Can you render the lines as a Markdown table with the columns Row and Line, starting at the line that contains "Which of the" and ending at the last line of the records, with blank lines left out?

Spatial reasoning records:
______

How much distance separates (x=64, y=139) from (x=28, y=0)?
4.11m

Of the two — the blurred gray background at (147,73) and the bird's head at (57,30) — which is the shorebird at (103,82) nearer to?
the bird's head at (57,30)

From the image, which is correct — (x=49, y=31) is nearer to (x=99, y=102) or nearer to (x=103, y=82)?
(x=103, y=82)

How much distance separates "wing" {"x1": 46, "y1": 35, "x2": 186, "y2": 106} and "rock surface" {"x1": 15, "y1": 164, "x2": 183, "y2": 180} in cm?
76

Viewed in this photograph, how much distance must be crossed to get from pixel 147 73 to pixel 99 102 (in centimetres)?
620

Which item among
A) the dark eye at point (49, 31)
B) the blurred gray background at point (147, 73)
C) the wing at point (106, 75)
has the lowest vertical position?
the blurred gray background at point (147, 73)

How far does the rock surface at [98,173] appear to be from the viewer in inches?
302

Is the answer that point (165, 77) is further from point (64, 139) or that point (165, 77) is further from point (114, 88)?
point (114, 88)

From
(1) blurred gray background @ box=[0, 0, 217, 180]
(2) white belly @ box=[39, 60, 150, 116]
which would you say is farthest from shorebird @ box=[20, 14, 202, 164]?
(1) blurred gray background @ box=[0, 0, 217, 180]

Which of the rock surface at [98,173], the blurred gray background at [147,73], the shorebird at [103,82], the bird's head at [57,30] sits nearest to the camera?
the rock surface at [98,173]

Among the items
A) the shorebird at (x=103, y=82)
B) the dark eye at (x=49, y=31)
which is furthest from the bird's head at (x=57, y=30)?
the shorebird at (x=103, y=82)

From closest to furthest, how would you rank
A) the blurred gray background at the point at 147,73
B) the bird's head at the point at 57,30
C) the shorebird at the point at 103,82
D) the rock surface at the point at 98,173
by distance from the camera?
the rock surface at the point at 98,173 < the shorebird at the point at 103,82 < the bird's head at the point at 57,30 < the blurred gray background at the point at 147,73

______

> **Solved exercise**
| Row | Line |
|---|---|
| 1 | Which of the rock surface at [98,173], the blurred gray background at [147,73], the shorebird at [103,82], the bird's head at [57,30] sits nearest to the camera? |
| 2 | the rock surface at [98,173] |
| 3 | Among the items |
| 4 | A) the shorebird at (x=103, y=82) |
| 5 | B) the dark eye at (x=49, y=31) |
| 6 | which is furthest from the bird's head at (x=57, y=30)? |
| 7 | the shorebird at (x=103, y=82) |
| 8 | From closest to furthest, how would you rank |
| 9 | A) the blurred gray background at the point at 147,73 |
| 10 | B) the bird's head at the point at 57,30 |
| 11 | C) the shorebird at the point at 103,82 |
| 12 | D) the rock surface at the point at 98,173 |
| 13 | by distance from the camera? |
| 14 | the rock surface at the point at 98,173 < the shorebird at the point at 103,82 < the bird's head at the point at 57,30 < the blurred gray background at the point at 147,73 |